**Goal of the exercise:** Copy all the data exactly, except the pictures.

· · ·

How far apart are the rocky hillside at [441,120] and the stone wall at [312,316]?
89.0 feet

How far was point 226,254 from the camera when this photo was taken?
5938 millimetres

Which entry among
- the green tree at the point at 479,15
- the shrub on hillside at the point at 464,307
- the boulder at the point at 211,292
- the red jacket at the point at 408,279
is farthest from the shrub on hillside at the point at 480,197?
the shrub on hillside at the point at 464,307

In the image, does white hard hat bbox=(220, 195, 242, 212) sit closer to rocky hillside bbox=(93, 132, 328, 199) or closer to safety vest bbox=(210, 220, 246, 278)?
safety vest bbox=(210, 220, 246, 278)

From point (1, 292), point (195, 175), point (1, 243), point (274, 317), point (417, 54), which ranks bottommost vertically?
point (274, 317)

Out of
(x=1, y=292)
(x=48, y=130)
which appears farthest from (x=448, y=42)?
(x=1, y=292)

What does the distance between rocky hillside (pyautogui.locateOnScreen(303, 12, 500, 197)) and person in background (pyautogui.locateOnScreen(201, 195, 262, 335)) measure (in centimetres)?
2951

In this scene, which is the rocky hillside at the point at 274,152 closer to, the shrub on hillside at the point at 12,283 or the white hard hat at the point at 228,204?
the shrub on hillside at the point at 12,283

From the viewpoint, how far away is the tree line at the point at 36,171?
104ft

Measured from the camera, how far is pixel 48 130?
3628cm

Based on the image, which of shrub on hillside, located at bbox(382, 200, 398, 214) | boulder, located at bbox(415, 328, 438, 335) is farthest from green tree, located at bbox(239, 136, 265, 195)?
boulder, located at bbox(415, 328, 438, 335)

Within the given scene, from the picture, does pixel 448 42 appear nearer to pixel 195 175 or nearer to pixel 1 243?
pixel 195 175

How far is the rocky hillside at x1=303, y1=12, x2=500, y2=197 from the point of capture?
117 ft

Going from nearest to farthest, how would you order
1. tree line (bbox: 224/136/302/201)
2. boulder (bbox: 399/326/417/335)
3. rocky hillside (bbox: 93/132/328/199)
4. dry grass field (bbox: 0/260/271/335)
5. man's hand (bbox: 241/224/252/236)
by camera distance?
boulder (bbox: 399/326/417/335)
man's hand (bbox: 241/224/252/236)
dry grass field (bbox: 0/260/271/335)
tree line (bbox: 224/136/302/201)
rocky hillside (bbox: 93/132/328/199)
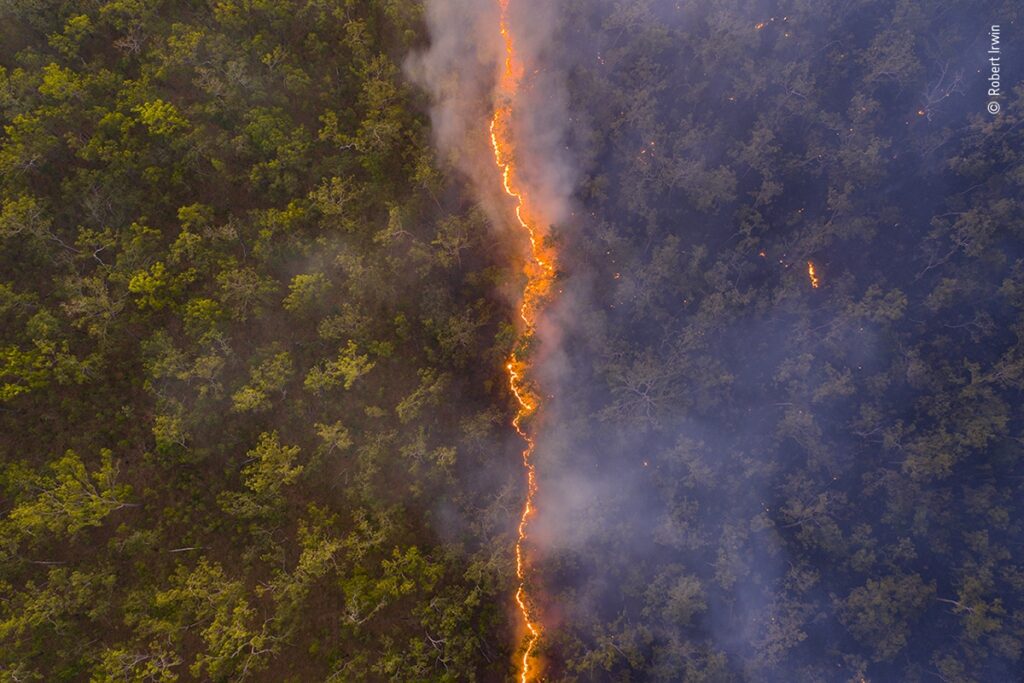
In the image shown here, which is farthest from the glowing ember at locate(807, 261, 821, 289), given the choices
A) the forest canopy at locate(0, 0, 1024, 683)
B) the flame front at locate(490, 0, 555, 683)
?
the flame front at locate(490, 0, 555, 683)

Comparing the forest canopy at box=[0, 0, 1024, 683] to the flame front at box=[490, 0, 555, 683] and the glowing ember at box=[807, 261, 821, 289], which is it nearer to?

· · ·

**Task response:**
How far apart are the rocky hillside at [441,120] and the stone wall at [312,316]?
89.0 feet

How far was point 226,254 from the camera when this photo was taken?
5938 millimetres

Which entry among
- the green tree at the point at 479,15
- the shrub on hillside at the point at 464,307
- the boulder at the point at 211,292
- the red jacket at the point at 408,279
is farthest from the shrub on hillside at the point at 480,197?
the shrub on hillside at the point at 464,307

In the image, does white hard hat bbox=(220, 195, 242, 212) sit closer to rocky hillside bbox=(93, 132, 328, 199) or closer to safety vest bbox=(210, 220, 246, 278)?
safety vest bbox=(210, 220, 246, 278)

From point (1, 292), point (195, 175), point (1, 243), point (274, 317), point (417, 54), which ranks bottommost vertically?
point (274, 317)

Out of
(x=1, y=292)
(x=48, y=130)
which appears farthest from (x=448, y=42)?
(x=1, y=292)

What does the distance between rocky hillside (pyautogui.locateOnScreen(303, 12, 500, 197)) and person in background (pyautogui.locateOnScreen(201, 195, 262, 335)) measure (in centimetres)?
2951

In this scene, which is the rocky hillside at the point at 274,152 closer to, the shrub on hillside at the point at 12,283 or the white hard hat at the point at 228,204?
the shrub on hillside at the point at 12,283

From the viewpoint, how far away is the tree line at the point at 36,171?
104ft

Measured from the camera, how far is pixel 48 130?
3628cm

Based on the image, which of shrub on hillside, located at bbox(382, 200, 398, 214) | boulder, located at bbox(415, 328, 438, 335) is farthest from green tree, located at bbox(239, 136, 265, 195)?
boulder, located at bbox(415, 328, 438, 335)

Within the given scene, from the picture, does pixel 448 42 appear nearer to pixel 195 175 or nearer to pixel 1 243?
pixel 195 175

How far is the rocky hillside at x1=303, y1=12, x2=500, y2=197 from the point of capture?
117 ft

Going from nearest to farthest, how would you order
1. tree line (bbox: 224/136/302/201)
2. boulder (bbox: 399/326/417/335)
3. rocky hillside (bbox: 93/132/328/199)
4. dry grass field (bbox: 0/260/271/335)
5. man's hand (bbox: 241/224/252/236)
by camera distance?
boulder (bbox: 399/326/417/335)
man's hand (bbox: 241/224/252/236)
dry grass field (bbox: 0/260/271/335)
tree line (bbox: 224/136/302/201)
rocky hillside (bbox: 93/132/328/199)
In the image shown here, which is farthest from the glowing ember at locate(807, 261, 821, 289), given the choices
A) the forest canopy at locate(0, 0, 1024, 683)
B) the flame front at locate(490, 0, 555, 683)
?
the flame front at locate(490, 0, 555, 683)

Comparing the forest canopy at box=[0, 0, 1024, 683] to the flame front at box=[490, 0, 555, 683] and the glowing ember at box=[807, 261, 821, 289], which is it nearer to?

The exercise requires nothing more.